Despite divided government for 8 of the 10 years of the 1990s, federal spending was cut from 21.9 percent of GDP to 18.2 percent, amounting to an economically significant 17 percent reduction in the share of the economy spent by the federal government. 

  • Most of the cuts—61.2 percent of the reduction in total spending—occurred in national defense, primarily due to the end of the Cold War. Over the decade, defense spending dropped from 5.2 percent of GDP in 1990 to 3.0 percent in 2000, and these cuts reflected a broad consensus among Republicans and Democrats.
  • Net interest had the second-highest level of reduction in spending. The decline in federal debt—from a peak of 49.5 percent of GDP in 1993 to 35.1 percent in 2000—led to falling interest payments, which dropped from 3.2 percent of GDP in 1990 to 2.3 percent in 2000. 

Domestic spending—defined as all spending other than defense, international affairs, and net interest—fell slightly as a percent of GDP.

  • Although the decline from 13.2 percent to 12.8 percent of GDP was small, it was significant that this spending—which includes the major entitlements, Medicare, Medicaid, and Social Security—did not rise.
  • Medicaid eligibility had expanded through the 1980s, and the program’s spending rose in the first half of the 1990s. After 1995, however, Medicaid stayed relatively flat. Spending on Medicare actually declined as a percent of GDP in the later years of the decade, partly due to reforms adopted in 1997.
  • Social Security—the largest of the three programs—peaked at 4.6 percent of GDP in 1993, then fell over the rest of the decade to 4.2 percent. The decrease resulted from demographics—the baby boomers had not yet started retiring—not from changes in the program. Now that the baby boom retirements have started, that demographic pattern will not repeat.

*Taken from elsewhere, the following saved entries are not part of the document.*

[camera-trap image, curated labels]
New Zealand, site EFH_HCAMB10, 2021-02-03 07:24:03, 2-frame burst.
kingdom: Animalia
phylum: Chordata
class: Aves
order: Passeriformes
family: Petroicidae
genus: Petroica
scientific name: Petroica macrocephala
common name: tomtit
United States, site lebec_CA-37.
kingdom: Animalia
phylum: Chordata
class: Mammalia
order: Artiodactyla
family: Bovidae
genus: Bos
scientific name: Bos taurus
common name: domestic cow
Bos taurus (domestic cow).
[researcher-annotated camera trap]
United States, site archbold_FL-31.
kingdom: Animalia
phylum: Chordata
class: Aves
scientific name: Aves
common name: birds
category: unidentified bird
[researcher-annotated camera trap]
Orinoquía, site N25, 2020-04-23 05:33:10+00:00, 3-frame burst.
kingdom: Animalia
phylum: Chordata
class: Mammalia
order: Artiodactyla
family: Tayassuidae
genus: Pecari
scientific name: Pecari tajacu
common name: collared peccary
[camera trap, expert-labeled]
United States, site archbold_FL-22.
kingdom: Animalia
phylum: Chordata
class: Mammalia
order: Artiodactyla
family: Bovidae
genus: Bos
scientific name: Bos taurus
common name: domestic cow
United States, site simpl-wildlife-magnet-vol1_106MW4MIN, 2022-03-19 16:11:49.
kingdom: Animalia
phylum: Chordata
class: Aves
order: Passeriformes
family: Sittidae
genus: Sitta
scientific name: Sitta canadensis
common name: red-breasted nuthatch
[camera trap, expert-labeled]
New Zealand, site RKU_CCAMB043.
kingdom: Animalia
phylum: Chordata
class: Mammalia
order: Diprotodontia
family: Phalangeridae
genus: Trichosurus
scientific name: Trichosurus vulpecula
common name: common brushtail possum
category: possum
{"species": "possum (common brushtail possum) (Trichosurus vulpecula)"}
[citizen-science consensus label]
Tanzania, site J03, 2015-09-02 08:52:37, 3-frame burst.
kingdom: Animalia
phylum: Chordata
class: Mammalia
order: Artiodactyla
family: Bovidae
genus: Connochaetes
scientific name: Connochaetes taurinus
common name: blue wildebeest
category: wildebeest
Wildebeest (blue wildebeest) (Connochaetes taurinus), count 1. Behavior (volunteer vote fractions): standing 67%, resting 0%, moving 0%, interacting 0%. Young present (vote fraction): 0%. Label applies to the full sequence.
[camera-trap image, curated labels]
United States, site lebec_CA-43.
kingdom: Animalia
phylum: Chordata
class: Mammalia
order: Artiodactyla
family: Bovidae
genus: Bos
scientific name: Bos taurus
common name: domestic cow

Yet with this pattern of government spending reductions, the economic results defied what many expected: the cuts did not impair growth. 

  • To be sure, growth was low during the early 1990s, but the spending cuts continued even as the economy strengthened through the rest of the decade. Growth in the second half of the 1990s, while the spending cuts were ongoing, averaged 4.0 percent.
  • Nor did employment suffer. The unemployment rate reached 7.8 percent in 1992, but then fell through the rest of the decade, to 4.0 percent in 2000. Much of the decline resulted from the booming economy of the late 1990s, but unemployment dropped even through the defense spending cuts of 1992 through 1995.